Task to complete: Turn the records below, from the line containing "Identify which is" through the line containing "0.38 meters", inclusive, into a numbered list, omitting blank lines.
═══ Task material ═══
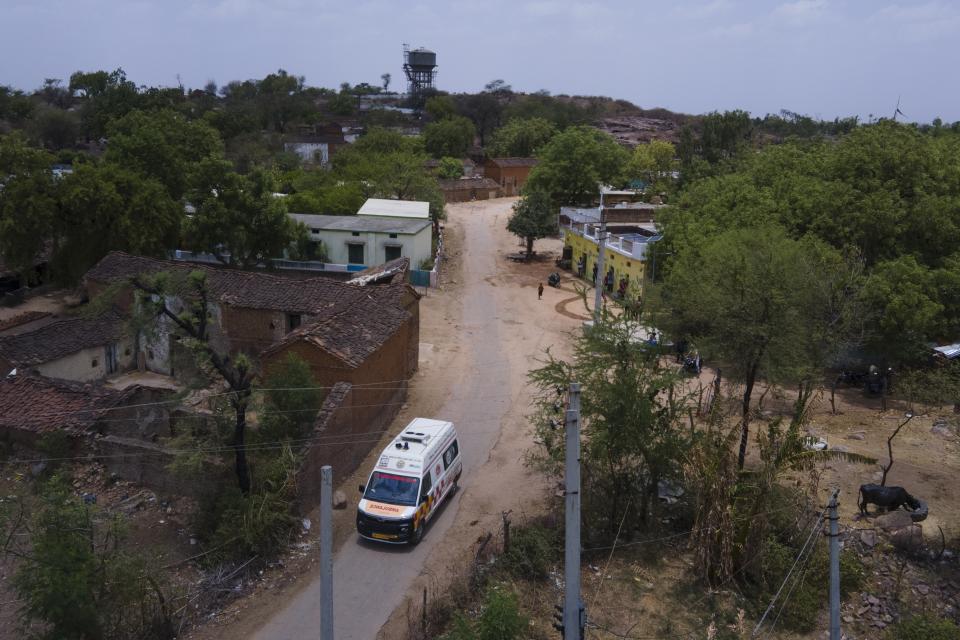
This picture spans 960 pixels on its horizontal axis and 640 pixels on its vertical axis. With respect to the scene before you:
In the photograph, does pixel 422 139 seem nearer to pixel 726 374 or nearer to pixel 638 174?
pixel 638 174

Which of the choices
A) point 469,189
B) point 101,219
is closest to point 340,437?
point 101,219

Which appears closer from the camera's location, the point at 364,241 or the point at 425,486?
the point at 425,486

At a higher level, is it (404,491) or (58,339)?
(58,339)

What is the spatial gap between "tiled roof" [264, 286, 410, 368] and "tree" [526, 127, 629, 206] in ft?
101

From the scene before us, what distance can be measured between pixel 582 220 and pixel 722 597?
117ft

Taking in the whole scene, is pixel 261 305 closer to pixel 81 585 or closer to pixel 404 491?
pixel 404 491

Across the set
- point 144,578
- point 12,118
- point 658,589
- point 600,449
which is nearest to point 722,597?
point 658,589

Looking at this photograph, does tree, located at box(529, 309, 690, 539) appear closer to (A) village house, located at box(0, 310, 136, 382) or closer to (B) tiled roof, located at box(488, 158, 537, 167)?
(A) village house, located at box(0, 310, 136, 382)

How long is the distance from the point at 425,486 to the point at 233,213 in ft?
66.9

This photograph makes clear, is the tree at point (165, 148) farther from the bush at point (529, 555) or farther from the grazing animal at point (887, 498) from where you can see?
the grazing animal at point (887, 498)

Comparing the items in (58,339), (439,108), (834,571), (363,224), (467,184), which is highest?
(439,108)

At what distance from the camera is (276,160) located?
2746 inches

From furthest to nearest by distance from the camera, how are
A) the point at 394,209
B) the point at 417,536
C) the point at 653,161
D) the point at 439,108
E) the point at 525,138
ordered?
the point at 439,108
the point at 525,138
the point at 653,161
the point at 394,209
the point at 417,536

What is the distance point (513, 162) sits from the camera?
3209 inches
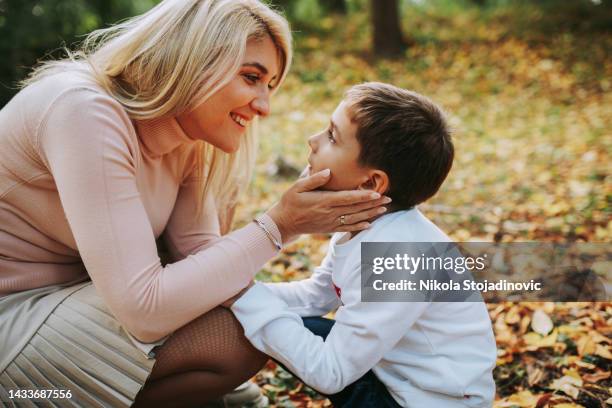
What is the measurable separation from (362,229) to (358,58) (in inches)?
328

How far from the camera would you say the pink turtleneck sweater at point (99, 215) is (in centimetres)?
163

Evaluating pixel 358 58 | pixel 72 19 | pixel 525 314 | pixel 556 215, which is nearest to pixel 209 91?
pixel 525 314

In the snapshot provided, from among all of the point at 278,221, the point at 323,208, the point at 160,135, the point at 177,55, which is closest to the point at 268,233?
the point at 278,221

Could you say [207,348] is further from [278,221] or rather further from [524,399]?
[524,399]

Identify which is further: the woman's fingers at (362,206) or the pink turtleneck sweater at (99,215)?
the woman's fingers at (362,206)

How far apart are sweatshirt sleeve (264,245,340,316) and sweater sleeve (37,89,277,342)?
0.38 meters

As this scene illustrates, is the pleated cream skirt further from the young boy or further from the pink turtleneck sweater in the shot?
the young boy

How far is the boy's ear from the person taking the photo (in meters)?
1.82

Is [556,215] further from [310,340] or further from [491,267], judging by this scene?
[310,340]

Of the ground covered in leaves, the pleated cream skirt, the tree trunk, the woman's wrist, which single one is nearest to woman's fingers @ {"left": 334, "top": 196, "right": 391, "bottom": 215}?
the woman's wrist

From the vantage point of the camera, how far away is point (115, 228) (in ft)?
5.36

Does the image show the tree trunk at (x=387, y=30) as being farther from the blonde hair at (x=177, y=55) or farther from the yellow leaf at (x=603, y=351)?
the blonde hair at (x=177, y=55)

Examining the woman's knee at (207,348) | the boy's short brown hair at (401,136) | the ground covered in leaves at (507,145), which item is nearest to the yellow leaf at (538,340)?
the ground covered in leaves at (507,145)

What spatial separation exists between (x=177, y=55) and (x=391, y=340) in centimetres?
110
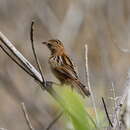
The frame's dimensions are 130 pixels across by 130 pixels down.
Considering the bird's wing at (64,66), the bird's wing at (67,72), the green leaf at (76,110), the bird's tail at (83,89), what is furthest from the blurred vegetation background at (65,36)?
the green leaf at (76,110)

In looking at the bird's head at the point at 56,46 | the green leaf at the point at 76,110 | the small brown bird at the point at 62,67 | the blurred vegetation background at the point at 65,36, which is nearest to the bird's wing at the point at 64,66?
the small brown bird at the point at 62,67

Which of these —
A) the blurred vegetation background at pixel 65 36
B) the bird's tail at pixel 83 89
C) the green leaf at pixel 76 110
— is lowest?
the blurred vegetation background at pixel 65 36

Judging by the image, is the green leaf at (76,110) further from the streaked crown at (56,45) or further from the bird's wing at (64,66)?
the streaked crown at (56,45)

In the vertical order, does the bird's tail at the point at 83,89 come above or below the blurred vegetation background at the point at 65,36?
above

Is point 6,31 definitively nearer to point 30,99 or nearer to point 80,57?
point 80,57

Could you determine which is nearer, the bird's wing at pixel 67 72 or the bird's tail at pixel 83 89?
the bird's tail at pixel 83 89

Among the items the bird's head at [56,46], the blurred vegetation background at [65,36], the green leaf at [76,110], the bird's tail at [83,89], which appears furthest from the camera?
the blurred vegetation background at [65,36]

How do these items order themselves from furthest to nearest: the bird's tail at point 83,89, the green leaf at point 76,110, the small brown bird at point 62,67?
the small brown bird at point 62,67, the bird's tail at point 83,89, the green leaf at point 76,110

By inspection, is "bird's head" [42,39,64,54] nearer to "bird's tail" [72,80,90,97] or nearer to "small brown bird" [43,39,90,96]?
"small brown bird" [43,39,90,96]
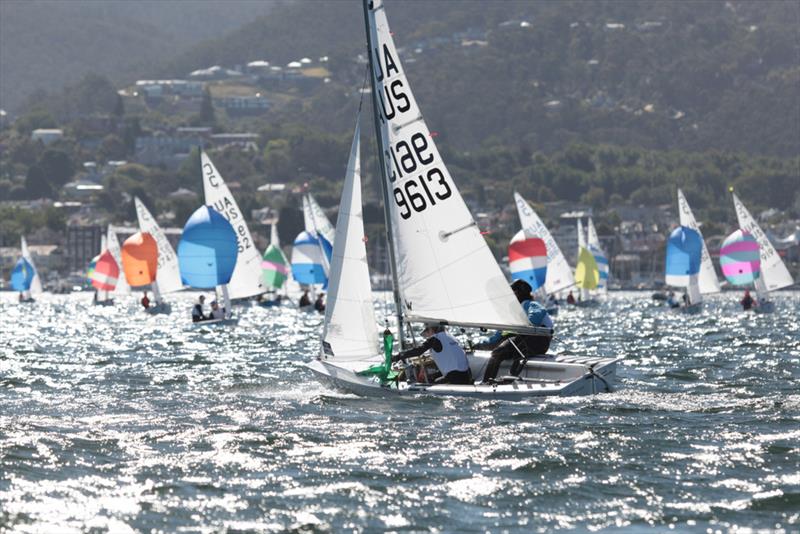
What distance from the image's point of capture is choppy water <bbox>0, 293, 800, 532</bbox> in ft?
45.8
═══
═══ Task material ═══
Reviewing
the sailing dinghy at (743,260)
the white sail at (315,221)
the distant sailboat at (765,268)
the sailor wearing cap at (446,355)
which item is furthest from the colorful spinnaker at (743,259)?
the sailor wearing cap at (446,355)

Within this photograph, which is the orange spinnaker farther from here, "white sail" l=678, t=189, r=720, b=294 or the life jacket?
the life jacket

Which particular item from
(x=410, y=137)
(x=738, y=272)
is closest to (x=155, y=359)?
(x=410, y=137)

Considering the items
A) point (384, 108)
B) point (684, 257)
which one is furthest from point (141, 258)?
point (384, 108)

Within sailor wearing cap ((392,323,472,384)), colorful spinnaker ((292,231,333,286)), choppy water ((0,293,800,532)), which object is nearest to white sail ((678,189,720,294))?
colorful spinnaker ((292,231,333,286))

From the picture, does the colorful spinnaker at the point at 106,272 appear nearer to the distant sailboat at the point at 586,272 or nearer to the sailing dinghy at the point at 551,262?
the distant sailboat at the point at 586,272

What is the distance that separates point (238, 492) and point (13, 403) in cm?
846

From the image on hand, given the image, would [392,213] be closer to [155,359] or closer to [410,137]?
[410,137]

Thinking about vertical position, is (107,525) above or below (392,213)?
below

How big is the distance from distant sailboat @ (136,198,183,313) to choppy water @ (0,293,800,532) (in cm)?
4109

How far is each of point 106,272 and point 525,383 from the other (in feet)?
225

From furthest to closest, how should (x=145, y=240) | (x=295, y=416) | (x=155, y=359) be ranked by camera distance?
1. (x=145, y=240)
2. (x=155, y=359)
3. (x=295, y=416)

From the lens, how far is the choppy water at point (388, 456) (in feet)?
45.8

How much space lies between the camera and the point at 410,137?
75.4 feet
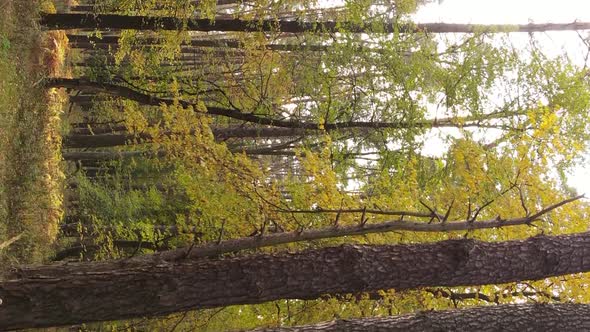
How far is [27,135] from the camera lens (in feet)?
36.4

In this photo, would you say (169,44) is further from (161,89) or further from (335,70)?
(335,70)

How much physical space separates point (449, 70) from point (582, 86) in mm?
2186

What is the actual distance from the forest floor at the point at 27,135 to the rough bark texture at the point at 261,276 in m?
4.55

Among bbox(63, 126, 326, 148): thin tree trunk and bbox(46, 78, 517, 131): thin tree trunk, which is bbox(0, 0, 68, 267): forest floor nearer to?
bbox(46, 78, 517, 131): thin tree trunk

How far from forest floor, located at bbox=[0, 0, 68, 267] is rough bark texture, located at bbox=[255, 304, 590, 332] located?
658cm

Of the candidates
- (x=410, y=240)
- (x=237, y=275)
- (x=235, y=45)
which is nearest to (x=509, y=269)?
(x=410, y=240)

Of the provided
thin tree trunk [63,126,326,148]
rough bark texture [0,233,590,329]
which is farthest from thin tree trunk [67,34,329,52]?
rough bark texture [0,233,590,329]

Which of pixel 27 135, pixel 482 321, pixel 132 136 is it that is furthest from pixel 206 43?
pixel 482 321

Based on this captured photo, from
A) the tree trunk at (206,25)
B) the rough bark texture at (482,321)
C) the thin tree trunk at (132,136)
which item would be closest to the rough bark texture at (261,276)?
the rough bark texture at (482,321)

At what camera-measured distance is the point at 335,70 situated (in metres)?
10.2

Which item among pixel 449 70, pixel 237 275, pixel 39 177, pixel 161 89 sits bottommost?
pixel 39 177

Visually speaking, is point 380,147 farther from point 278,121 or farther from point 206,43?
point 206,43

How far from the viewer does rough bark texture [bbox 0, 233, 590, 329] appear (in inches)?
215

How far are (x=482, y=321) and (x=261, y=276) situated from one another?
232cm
═══
Answer to this task:
1. Identify which is further: the woman's fingers at (362,206) or the pink turtleneck sweater at (99,215)?
2. the woman's fingers at (362,206)
3. How far apart are sweatshirt sleeve (264,245,340,316) and sweater sleeve (37,89,277,342)?
4. 0.38 meters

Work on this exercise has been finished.